See, but it's a lowercase a.
Yeah.
Yeah, lowercase A.
I was showing off my tattoo, and he's like, oh, yeah, like the feminine hygiene product.
Oh, man.
What was it really?
It's a Harry Potter thing.
Harry Potter.
My wife has the other half of the line or something.
Yeah, so I just tell people, I just tell people it's the pets.
Your wife has the other half of the line?
What is the other half of the line?
Oh, man.
Now you're pushing.
Sometimes.
Sometimes.
That is amazingly.
I think it's after all this time.
But it's not sometimes.
That is the perfect summation of husband and wife.
Sometimes.
He has always like.
That's like on Caribbean Enthusiasm.
You never initiate.
I'm always open.
I'm like 7-Eleven.
You're sometimes I'm always.
Oh, I see what you're talking about.
Yeah, I get it now.
Code.
Okay.
Russians.
I got it.
I got it.
We got it.
We got that.
I got it because that's where my mind went.
That's yeah.
That's where the ghosts.
Tell us about ghosts.
No, I want to know again.
I'm still trying to remember my tattoo joke.

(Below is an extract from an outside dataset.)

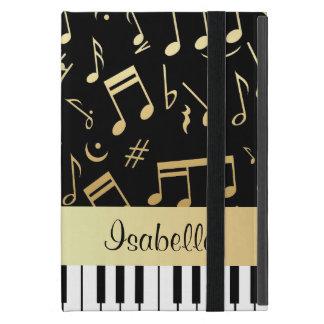 Negro y oro de las notas musicales y de las llaves iPad mini coberturas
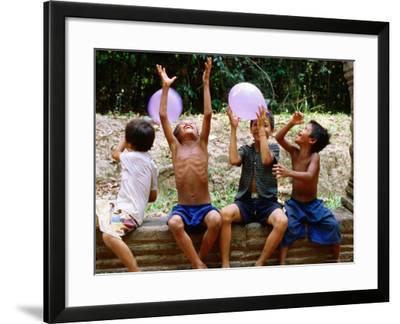 Local Boys Toss Balloons Outside Preah Kahn Temple, Siem Reap, Cambodia-Daniel Boag-Framed Photographic Print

This is going to drive me.
You'll come back as you're talking about ghosts.
If you remember it, just stop talking about what you're talking about.
I'm going to go ahead and tattoo.
Because I want to hear ghosts.
Because I want to hear, I want to drum up theological.
Dan will suddenly be like, theologically, that's not correct.
Oh, is this about ghosts because of God?
Yeah.
Yeah, God.
You can't believe in ghosts and God?
Is that true?
You can, yeah.
Well, you can.
Yeah, sure.
Yeah.
I'm curious.
I don't even know where the isn't Jesus.
Wasn't Jesus a ghost at some point?
Holy ghost.
Yeah, the Holy Ghost.
Well, he's not, but they're one.
He's different than the other ones.
They're Trinity.
That's correct.
You guys are just saying words.
You're just like Trinity, Jesus.
Is the Bible?
See, I always show my ignorance.
So someone's like, oh, I saw a ghost of an old man's head floating in a lighthouse.
Does the Bible say that's not true, or does that really happen?
It does say that King Saul talked to the dead, summoned the dead and talked to them.
Okay.
See?
So your story, this isn't actually funny.
This is sad.
You had neighbors.
You're going to say it in a funny way.
Am I going to say it funny?
Totally off yourself.
I can feel.
I feel it.
I knew it.
This was actually a funny, what do you call it?
Anecdote.
Anecdote.
Thanks.
I always forget words.
I have to tell that word too.
Right?
The word, the right word doesn't come.
Okay, so anecdote.
My mom read the Woody Allen book, you know, his autobiography.
Okay.
And she's like, honey, I just realized you're just like Woody Allen.
You and Woody Allen have something very in common.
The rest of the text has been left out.